Article 370 is a special feature of federalism in the Indian constitution in relation to state of Jammu and Kashmir through which the state is integrated as Indian territory and as an Indian state. It also allows for the extension of the constitution of India to the state while allowing the federating unit to have its own constitution for governing internal state matters. This concept has been recognized as one of the 20 “basic structures/features” of the constitution by the Supreme Court of India in various cases, most notably in the landmark Keshavananda Bharti v. State of Kerala (1973) case.
Sub-articles 2 & 3 of Article 306A (renumbered as 370) respectively provide a comprehensive procedure for the application of the Indian constitution to the state and the abrogation of this article as a whole or its modification or application with exceptions. Every word of this article was meticulously discussed, drafted, and redrafted in the Constituent Assembly by the architects of the constitution from May to Oct. 1949, considering the sensitivity of its accession to India with its unique demographic composition and geographical contiguity despite a more suitable option otherwise , under partition plan of India .

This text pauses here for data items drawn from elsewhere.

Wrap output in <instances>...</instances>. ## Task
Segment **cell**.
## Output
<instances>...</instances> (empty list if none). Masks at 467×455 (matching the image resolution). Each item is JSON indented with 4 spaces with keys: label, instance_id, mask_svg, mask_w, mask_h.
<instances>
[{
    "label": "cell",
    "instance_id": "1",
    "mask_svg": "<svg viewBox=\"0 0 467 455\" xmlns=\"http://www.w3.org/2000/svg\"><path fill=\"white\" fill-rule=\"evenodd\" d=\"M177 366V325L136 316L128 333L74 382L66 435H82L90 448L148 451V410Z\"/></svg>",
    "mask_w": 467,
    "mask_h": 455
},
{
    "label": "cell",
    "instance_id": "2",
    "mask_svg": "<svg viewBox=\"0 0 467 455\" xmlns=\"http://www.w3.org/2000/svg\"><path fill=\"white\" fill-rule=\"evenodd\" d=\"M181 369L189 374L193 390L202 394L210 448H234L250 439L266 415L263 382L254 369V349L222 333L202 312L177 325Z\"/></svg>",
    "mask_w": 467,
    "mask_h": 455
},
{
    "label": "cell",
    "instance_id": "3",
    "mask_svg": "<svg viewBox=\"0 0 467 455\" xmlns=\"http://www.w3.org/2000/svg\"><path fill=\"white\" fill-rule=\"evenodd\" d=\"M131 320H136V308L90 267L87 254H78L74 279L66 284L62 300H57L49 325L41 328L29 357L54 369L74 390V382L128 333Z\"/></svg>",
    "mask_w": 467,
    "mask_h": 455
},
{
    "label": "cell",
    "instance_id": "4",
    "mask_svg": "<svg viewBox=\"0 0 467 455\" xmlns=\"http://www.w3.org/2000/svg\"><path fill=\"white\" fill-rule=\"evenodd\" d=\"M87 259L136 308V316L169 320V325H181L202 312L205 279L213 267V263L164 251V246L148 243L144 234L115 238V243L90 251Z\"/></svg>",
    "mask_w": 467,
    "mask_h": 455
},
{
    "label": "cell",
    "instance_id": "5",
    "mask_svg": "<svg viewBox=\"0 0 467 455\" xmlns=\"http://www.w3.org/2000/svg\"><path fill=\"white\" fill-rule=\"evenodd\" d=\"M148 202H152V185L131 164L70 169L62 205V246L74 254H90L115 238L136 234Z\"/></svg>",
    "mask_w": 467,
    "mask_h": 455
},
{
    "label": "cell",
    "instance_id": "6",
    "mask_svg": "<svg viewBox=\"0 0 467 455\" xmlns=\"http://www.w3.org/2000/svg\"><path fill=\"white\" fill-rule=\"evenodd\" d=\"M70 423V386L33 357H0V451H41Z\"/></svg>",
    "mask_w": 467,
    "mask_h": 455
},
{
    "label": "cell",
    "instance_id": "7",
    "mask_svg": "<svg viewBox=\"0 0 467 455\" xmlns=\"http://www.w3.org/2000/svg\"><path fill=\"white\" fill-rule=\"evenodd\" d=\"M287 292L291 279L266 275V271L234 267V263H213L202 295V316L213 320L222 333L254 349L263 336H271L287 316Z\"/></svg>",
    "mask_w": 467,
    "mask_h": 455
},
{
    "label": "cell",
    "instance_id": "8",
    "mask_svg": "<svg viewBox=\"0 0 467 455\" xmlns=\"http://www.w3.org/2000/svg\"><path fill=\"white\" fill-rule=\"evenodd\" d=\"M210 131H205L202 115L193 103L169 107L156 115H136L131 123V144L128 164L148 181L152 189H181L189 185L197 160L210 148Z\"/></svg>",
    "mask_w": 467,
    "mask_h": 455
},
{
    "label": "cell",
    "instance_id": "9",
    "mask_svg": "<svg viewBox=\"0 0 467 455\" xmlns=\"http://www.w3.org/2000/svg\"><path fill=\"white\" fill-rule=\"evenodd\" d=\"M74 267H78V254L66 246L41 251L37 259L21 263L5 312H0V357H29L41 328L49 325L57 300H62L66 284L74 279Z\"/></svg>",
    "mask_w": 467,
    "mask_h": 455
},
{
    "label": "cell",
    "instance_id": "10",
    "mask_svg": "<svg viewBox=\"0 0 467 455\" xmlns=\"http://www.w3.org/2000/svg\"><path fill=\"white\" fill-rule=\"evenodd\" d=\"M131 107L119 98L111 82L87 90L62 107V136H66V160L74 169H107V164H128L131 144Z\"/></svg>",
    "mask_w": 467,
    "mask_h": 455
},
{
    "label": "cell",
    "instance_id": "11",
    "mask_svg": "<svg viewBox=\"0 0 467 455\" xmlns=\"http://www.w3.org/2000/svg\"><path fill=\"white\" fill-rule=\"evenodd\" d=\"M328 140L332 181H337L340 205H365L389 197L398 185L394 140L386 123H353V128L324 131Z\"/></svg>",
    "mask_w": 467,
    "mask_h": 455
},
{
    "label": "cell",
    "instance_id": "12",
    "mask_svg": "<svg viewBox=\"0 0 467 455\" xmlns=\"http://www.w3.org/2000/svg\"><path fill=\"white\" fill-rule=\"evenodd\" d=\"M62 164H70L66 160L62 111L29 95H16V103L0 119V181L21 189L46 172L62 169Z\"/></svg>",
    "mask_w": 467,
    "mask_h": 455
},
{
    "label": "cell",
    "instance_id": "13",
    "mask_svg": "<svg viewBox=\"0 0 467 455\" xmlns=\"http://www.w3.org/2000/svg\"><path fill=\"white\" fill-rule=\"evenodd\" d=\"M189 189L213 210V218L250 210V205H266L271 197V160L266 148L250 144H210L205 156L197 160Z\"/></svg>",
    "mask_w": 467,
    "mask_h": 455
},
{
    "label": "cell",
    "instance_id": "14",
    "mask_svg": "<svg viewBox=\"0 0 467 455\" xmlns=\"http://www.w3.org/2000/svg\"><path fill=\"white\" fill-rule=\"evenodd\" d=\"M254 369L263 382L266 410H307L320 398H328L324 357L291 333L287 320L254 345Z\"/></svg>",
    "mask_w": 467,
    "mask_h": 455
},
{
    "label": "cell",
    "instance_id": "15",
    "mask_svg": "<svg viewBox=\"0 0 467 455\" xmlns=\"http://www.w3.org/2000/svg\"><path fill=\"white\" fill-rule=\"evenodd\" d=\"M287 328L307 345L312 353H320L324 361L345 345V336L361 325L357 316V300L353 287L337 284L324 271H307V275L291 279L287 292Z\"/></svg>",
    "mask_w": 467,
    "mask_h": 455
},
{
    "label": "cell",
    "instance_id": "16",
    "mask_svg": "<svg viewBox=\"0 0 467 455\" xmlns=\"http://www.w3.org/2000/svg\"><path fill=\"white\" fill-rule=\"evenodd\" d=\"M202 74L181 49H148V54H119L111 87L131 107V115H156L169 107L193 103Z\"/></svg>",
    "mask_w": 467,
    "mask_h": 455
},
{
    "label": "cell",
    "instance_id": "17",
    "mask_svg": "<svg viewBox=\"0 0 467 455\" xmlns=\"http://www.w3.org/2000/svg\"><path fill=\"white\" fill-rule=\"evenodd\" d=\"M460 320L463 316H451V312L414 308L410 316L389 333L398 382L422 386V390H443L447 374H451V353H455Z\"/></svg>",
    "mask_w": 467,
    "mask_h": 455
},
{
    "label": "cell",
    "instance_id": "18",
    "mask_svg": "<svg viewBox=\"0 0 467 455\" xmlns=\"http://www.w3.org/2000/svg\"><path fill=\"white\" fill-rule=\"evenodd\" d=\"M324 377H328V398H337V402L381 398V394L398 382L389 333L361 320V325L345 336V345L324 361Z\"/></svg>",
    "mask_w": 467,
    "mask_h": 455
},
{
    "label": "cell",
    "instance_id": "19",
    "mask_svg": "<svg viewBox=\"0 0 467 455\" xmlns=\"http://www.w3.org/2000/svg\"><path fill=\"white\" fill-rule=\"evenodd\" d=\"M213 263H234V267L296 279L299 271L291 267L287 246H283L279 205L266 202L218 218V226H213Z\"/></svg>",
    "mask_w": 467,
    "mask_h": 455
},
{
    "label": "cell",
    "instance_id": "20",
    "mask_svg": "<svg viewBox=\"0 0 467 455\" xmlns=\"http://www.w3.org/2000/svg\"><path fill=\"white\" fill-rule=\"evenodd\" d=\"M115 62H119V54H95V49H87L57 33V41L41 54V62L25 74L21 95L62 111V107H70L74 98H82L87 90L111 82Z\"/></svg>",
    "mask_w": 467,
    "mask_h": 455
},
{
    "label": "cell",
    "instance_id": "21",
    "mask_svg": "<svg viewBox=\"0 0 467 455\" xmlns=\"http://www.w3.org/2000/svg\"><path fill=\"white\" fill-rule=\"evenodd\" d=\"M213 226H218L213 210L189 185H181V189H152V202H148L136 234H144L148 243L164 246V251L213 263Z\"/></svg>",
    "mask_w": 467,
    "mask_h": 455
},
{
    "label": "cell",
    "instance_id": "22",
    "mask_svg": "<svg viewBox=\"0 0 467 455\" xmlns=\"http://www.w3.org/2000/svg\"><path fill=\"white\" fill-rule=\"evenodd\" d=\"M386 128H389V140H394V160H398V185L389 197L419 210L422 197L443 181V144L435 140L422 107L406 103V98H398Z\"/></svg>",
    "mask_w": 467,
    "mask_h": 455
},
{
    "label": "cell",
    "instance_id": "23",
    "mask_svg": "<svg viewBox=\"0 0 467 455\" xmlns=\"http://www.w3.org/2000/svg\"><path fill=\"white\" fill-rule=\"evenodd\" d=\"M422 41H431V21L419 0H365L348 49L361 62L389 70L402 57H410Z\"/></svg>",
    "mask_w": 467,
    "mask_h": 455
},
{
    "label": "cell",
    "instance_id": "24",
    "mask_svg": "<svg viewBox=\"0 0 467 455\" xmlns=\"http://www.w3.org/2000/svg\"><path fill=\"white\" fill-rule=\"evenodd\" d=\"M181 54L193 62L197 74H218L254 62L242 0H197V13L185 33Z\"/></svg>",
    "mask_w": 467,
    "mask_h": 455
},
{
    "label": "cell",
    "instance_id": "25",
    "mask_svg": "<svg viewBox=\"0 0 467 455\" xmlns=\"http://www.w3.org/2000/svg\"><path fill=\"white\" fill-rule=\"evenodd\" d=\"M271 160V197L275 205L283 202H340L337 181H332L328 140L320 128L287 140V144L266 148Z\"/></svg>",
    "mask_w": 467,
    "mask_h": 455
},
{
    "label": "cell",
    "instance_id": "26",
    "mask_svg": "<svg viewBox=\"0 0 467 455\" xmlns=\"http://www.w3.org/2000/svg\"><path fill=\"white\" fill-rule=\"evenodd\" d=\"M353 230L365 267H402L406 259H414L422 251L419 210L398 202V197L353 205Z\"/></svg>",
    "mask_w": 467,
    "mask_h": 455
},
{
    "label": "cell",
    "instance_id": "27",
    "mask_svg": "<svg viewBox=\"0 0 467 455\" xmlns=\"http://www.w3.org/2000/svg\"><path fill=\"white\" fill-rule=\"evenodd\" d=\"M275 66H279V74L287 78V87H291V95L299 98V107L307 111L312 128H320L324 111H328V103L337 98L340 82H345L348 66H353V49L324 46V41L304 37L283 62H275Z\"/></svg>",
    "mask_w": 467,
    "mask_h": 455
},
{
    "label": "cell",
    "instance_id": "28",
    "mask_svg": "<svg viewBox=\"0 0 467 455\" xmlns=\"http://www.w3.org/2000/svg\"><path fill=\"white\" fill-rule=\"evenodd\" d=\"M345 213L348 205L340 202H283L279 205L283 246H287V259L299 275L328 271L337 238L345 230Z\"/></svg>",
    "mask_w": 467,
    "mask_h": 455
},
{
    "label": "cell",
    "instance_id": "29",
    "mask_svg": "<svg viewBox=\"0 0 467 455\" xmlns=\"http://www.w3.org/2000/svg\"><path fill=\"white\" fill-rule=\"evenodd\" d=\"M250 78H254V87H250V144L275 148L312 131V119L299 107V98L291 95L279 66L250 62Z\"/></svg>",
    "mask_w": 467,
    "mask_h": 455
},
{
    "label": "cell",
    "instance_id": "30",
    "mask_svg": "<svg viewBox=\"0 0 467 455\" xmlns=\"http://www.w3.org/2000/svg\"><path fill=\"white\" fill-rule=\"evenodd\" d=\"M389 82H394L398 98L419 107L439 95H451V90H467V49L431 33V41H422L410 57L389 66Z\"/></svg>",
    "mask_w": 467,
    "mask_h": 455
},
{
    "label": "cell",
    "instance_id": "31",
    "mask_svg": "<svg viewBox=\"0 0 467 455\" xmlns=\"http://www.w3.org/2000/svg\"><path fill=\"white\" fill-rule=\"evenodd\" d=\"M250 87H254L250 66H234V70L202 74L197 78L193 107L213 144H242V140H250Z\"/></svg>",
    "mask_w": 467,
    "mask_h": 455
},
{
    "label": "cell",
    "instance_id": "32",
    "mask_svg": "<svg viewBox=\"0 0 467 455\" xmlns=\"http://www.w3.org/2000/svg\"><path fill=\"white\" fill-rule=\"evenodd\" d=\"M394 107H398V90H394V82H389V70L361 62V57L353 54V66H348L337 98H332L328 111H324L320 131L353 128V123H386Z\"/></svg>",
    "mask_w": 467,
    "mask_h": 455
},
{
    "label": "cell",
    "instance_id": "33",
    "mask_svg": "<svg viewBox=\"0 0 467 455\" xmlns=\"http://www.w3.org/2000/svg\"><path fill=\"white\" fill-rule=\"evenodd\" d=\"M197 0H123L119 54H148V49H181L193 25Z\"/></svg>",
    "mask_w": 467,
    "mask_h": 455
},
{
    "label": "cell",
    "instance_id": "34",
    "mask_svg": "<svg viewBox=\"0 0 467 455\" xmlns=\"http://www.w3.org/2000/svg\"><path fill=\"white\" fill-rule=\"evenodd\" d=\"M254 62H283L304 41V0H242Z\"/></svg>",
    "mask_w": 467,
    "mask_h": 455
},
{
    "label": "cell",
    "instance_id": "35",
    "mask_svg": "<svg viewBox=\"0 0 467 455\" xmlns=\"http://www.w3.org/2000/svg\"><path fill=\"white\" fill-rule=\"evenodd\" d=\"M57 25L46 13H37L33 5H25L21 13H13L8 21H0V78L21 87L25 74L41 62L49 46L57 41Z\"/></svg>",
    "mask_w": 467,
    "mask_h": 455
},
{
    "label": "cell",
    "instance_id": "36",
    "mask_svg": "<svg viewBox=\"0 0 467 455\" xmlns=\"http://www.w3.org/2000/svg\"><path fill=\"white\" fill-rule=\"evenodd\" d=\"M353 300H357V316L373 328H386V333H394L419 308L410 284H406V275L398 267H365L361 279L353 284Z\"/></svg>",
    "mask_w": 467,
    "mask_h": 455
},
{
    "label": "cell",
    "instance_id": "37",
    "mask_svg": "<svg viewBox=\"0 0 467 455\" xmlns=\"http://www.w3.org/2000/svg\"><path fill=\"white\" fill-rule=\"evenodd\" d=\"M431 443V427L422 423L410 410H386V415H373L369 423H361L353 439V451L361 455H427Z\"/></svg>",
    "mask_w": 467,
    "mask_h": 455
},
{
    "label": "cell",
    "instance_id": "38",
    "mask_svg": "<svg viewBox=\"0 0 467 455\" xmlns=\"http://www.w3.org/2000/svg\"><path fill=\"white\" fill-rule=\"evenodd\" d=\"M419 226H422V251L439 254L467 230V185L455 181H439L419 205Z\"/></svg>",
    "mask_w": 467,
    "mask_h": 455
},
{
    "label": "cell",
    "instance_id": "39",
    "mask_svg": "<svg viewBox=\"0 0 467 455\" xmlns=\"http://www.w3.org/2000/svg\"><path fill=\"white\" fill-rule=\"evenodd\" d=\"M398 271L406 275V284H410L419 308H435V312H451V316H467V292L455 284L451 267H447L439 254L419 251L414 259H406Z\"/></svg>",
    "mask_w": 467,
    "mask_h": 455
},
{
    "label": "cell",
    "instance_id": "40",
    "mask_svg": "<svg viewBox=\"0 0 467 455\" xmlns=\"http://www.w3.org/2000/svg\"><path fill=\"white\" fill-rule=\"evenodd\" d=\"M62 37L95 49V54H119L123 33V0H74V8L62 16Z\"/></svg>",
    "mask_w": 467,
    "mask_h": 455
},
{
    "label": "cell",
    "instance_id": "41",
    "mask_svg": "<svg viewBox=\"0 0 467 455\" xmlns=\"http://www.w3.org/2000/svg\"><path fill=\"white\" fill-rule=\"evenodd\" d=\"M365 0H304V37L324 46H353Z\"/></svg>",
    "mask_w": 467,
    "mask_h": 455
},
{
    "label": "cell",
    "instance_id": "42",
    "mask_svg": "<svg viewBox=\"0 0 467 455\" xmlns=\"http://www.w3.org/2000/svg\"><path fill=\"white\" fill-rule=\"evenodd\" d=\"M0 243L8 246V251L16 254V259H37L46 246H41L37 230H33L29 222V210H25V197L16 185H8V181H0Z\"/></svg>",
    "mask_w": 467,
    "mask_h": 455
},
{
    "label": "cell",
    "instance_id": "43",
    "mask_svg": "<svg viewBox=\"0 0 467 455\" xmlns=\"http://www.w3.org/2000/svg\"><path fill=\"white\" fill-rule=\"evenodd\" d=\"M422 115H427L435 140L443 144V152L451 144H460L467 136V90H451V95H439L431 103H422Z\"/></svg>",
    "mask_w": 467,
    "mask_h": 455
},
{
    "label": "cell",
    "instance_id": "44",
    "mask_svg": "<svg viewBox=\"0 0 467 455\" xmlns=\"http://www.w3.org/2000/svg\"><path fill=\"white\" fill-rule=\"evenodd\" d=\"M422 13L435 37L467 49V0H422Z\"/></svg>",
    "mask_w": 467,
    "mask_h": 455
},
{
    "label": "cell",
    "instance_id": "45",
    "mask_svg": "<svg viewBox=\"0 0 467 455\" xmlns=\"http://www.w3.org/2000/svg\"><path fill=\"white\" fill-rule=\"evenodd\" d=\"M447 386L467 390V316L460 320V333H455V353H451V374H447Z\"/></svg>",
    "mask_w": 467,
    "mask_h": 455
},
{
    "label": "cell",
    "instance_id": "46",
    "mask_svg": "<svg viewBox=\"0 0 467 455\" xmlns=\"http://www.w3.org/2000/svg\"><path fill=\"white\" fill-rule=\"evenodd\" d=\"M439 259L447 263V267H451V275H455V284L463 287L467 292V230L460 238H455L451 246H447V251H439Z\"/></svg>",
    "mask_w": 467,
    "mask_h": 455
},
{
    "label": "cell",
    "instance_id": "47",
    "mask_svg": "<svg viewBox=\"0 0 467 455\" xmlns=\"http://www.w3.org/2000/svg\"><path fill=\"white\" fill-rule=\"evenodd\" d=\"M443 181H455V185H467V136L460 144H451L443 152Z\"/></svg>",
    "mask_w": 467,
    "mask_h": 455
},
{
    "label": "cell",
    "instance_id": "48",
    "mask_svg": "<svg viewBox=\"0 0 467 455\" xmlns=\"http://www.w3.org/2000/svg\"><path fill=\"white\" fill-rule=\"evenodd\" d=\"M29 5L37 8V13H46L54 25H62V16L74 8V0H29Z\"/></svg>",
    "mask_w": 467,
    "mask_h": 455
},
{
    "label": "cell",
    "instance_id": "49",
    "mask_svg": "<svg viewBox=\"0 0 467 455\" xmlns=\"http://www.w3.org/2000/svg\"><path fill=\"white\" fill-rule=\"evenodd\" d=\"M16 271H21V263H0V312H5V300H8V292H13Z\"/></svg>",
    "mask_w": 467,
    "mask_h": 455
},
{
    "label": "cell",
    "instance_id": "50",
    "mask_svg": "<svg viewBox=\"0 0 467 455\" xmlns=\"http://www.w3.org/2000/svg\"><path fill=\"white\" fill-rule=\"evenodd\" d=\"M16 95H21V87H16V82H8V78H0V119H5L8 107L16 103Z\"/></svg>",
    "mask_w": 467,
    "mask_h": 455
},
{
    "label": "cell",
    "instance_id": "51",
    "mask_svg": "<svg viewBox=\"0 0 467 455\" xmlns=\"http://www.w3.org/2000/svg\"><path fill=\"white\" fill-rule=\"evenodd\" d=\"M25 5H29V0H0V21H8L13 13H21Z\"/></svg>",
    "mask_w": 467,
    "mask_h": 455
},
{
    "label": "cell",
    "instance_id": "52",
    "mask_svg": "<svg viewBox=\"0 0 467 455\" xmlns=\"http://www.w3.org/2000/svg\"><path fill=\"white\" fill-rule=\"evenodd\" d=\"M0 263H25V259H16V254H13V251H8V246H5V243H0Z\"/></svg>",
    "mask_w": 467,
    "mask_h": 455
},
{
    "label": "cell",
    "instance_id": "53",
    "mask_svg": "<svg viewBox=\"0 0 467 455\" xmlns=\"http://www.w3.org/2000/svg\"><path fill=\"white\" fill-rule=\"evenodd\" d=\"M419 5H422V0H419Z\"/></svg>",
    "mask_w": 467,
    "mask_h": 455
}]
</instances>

This article was the only one out of the longest constitutions of the world , applied to the state under the authority of the Constituent Assembly of India on 26th of January 1950, leading the way for the state to be included in the territories of India under Article 1 on the same day. The fundamental and basic structure of this article cannot be emasculated.
Despite being part of the Indian constitution, Article 370 cannot be amended by the parliament of India under Article 368, which regulates the procedure for amending the constitution. Instead, this article provides its own mechanism for amendment through the procedure provided within the constitution itself under sub-article (3). It grants the President the power ——- “ to declare that Article 370 shall cease to be operative or shall be operative only with exceptions and modifications and from a specific date, provided the recommendation of the Constituent Assembly of the State referred to in clause (2) is necessary before the President issues such a notification.”
Additionally, the relationship between the center and the state has evolved over time by negotiations and practice , despite the aspirations of the people of the state surpassing the confines of Article 370.
Article 370 is out come of negotiations in constituent Assembly of India based on instrument of accession, followed by agreements of 1952 and 1975 between the state and union leadership .
Nations with integrity , honour and strengthen their commitments. Despite betrayals on different occasions , the special rights enjoyed by state for more than one hundred seventy five years under Article 35A were never trampled. Instead nine other Indian states were given almost similar special rights from time to time , although they had unconditionally acceded to India .
It is now essential to reconcile the past with the present while ensuring that all actions adhere to the principles of constitutionality, propriety, legitimacy, and the commitments made to the state over a course of seventy-five years relationship .
In conclusion, the upcoming hearing presents an opportunity to redefine the contours of federalism , address the balance between federalism, the power of parliament, and the special guarantees of Article 370 in the context of the evolving aspirations of the people of Jammu and Kashmir and the broader interests of Indian polity.
(The author is former chief justice of the Azad Jammu and Kashmir Supreme Court.)